## Quoted text
- Born: 2 March 1988 (age 38) Dalian, Liaoning, China
- Other names: Leon Zhang, Jack Zhang
- Education: Beijing Film Academy
- Occupation: Actor
- Years active: 2012–present
- Agent: Jay Walk Studio

= Zhang Yunlong =

Chinese actor

Zhang Yunlong (张云龙; born 2 March 1988), also known as Leon or Jack Zhang, is a Chinese actor.

==Career==
Zhang Yunlong made his debut in the theater play, Thunderstorm, and acted in several short films. In 2012, Zhang won the Best Actor award at the Beijing Student Original Film Competition for his performance in Love Express.

## Provided data
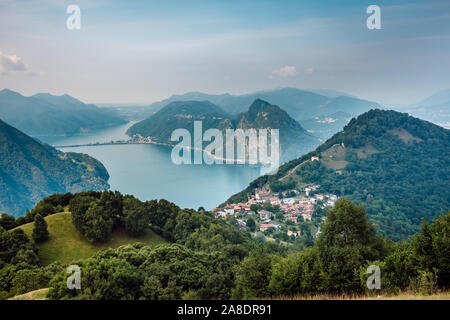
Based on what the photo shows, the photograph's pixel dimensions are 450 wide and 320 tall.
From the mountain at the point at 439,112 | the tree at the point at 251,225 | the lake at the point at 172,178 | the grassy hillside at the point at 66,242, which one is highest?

## Task description
Rewrite the paragraph of the Zhang Yunlong text that begins "Zhang Yunlong made his debut" as a short bulleted list that keeps its main facts.

## Answer to this task
- Debuted in the theater play Thunderstorm
- Acted in several short films
- Won Best Actor at the 2012 Beijing Student Original Film Competition for Love Express